The advent of Myki – that perennially broken down and outdated system – seemed to guarantee him limitless bragging rights.
Yet railway patriotism/nostalgia does not stop at the Victorian border. Nor is it the preserve of an older generation with happy memories of steam and whistles. It moves right across the continent, down the family tree and past the old break-of-gauge barriers into a different era altogether.
In Queensland Rail History, a podcast produced and narrated by staff of the state’s train operator, the pioneering spirit and patriotism of the early railways is delivered with a strong local vibe, as hosts Greg Hallam and Annette Caesar conduct a journey of their own from the earliest days of the railway right up to construction of Roma Street Station. Hallam, a historian from a third-generation Queensland railway family, based in Toowoomba, lives and breathes everything locomotive. There could be few people in the state or perhaps nation better equipped at narrating the history of the country’s early railways.
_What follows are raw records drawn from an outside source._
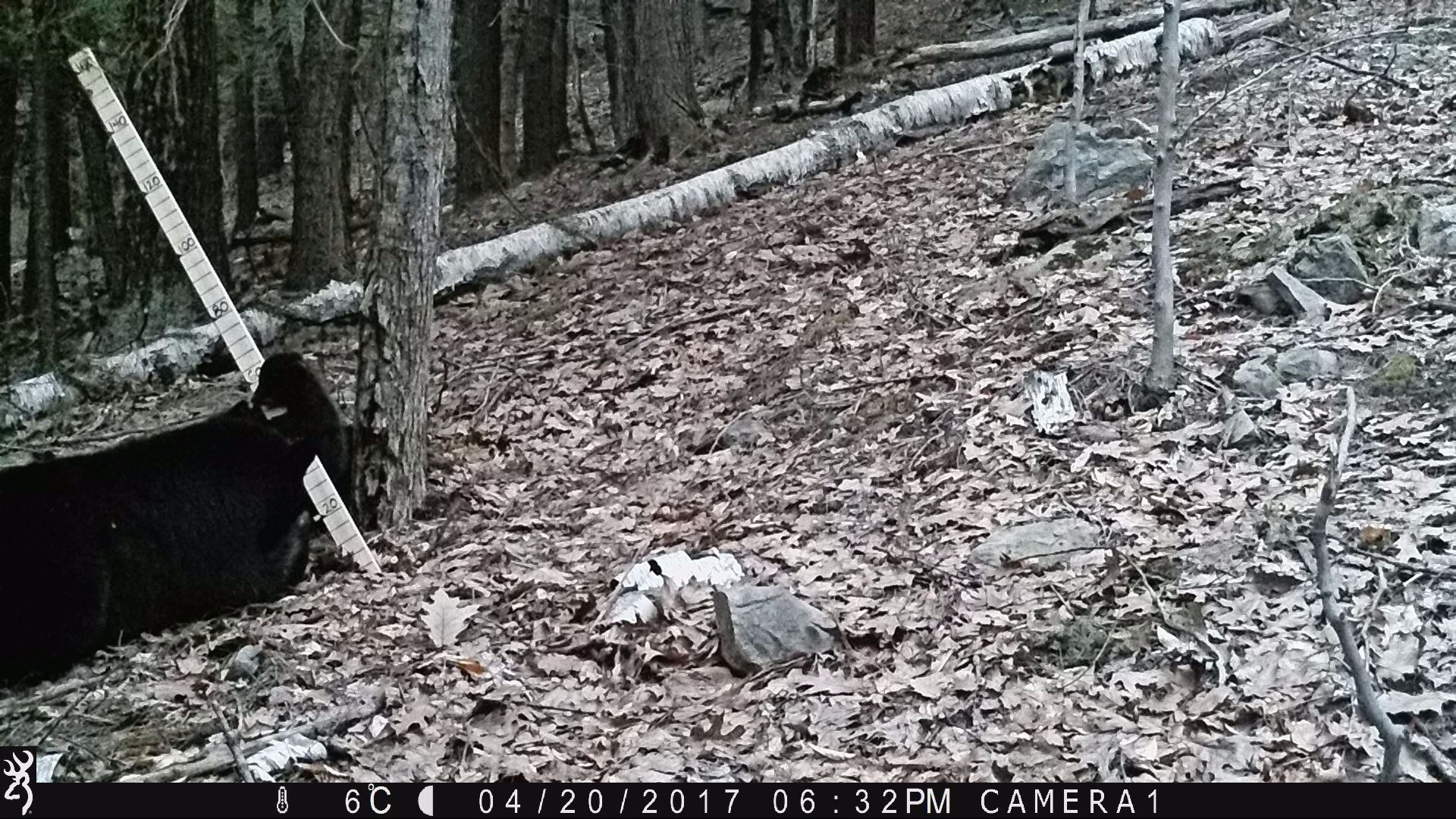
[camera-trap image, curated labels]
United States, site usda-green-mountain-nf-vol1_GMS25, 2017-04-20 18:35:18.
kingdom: Animalia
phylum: Chordata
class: Mammalia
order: Carnivora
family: Ursidae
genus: Ursus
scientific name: Ursus americanus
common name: black bear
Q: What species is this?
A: Black bear (Ursus americanus).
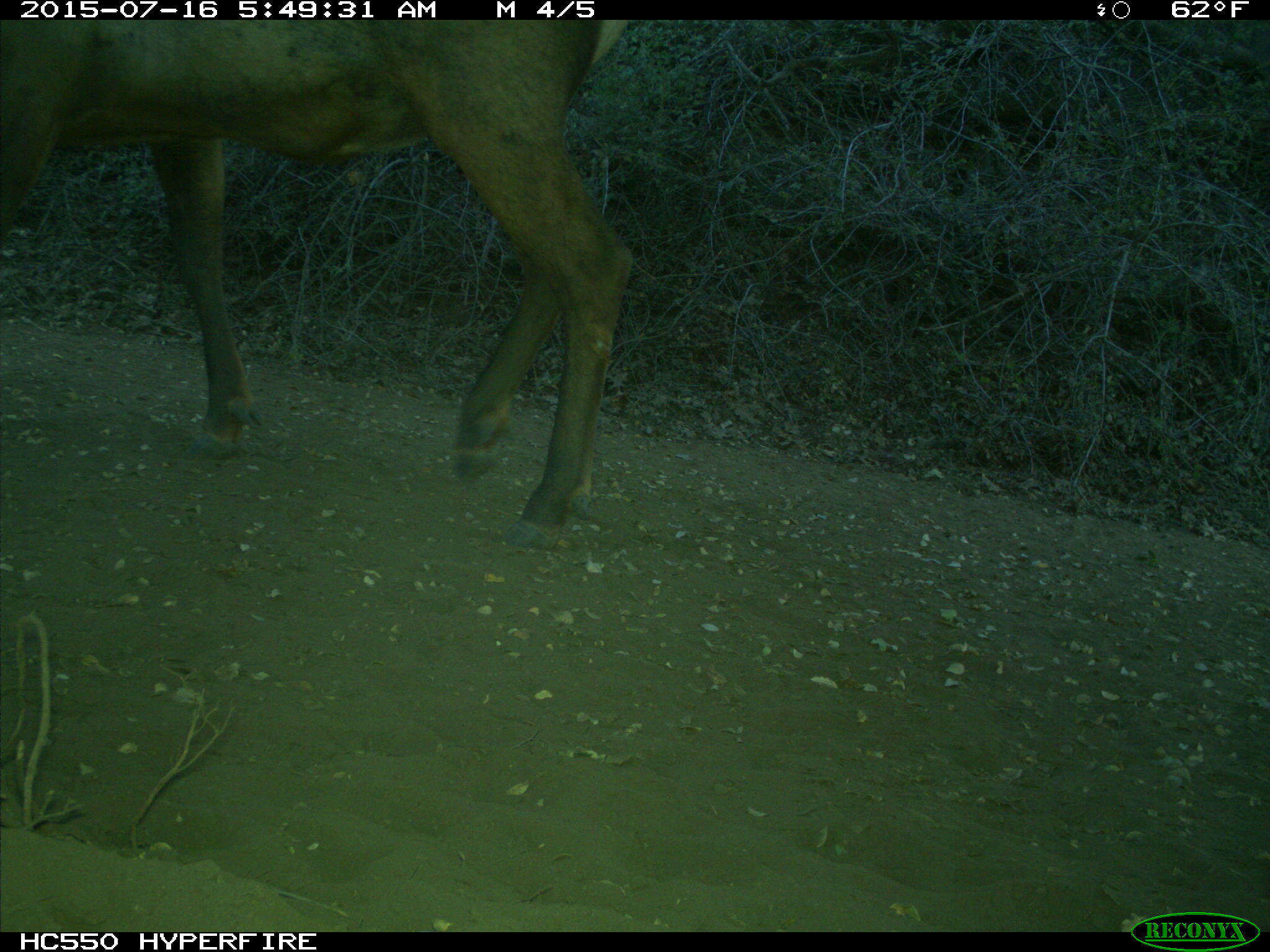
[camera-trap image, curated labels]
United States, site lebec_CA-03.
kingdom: Animalia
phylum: Chordata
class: Mammalia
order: Artiodactyla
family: Cervidae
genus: Cervus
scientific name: Cervus canadensis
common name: elk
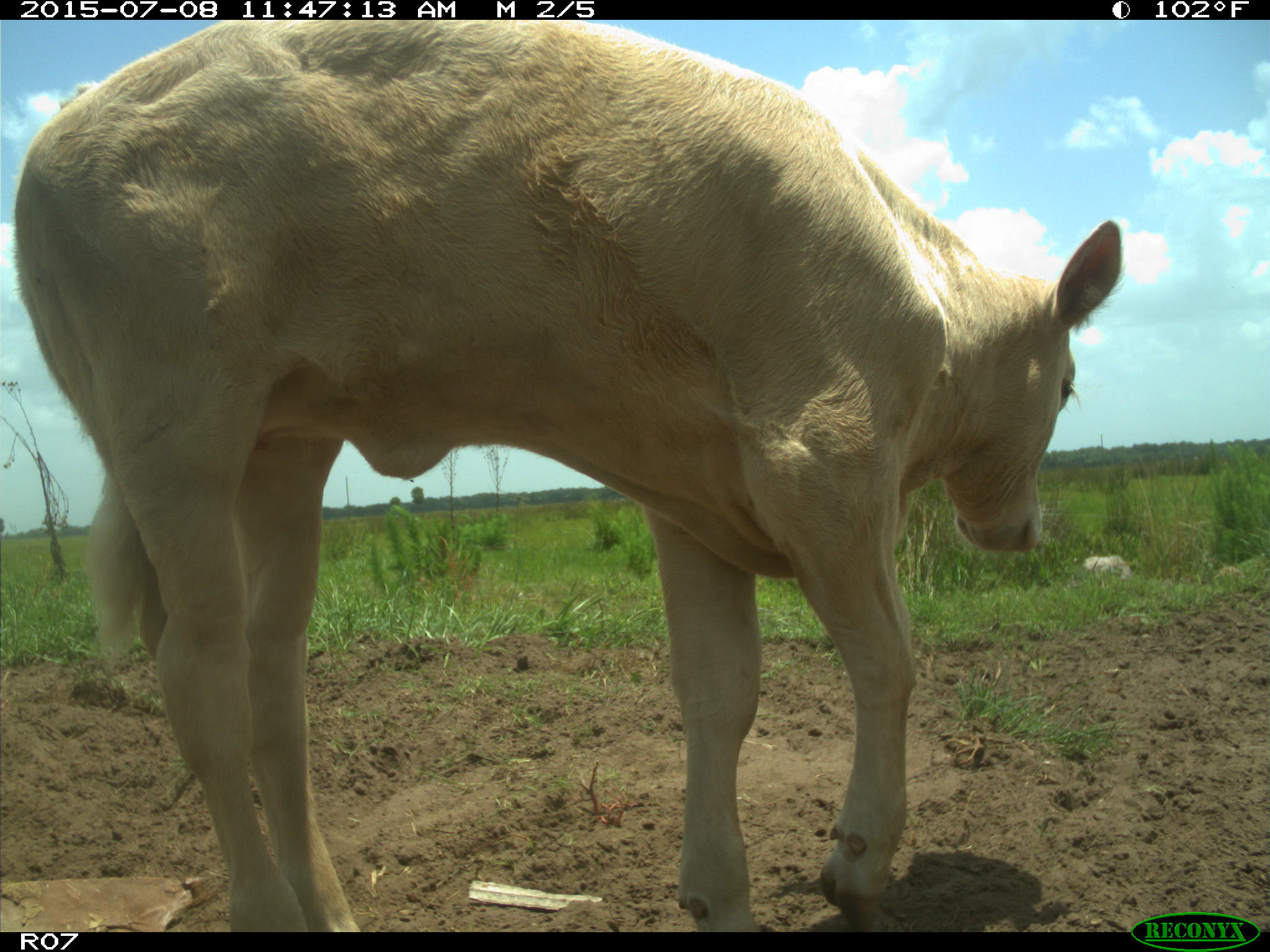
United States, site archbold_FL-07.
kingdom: Animalia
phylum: Chordata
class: Mammalia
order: Artiodactyla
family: Bovidae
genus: Bos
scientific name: Bos taurus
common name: domestic cow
The series opens in Southern Queensland, where the story of the colony’s first railway begins to take shape in the 1860s, shortly after its separation from NSW.
It’s an exciting time for the new colony. Newspaper reports of the first railway between Ipswich to Grandchester (Bigges Camp) are devoured by an eager public. Its chief engineer, the eccentric Irishman, Abram Fitzgibbon, is introduced as an early champion of the narrow gauge (3ft. 6 inch), and soon enough a controversial figure at the centre of a political maelstrom concerning his plans to introduce the Anglo Cape gauge to the fledgling colony.
It is the first narrow-gauge main line built in the world, and remains the second largest narrow-gauge network.
The podcast covers an impressive sweep of history, punctuated with colourful characters and dramatic yarns. The ambitious construction of the Cairns to Kuranda railway, through the dense northern tropics, is narrated in vibrant detail, with roustabout bushman and explorer Christie Palmerston marking out a train route that would eventually link vital supplies to the starving miners in Herberton. Equally, the creation of the Main Range Railway from Murphys Creek to Toowoomba is described, quite literally, as a Sisyphean task, as labourers and engineers battled the steep escarpments of the Great Dividing Range.
Even the most ardent trainspotter will find dull moments in this podcast but the dry passages are worth the wait. The main achievement of this series is to take the history of Queensland’s early railways and paint a broader picture depicting the industrial and social development of the Sunshine State into the 21st century, with rich pickings for railway patriots – young and old.
Remy Varga is on leave.
IN THE QUEUE
Slow Burn: a deep dive into modern US history, from Watergate to the LA riots via the Iraq War and the killings of Biggie and Tupac.
Presidential: how each former US president reached office, handled crises and shaped the role of commander-in-chief.
I Am In Eskew: a man trapped in isolated Eskew, documenting his failed attempts to connect to the outside world.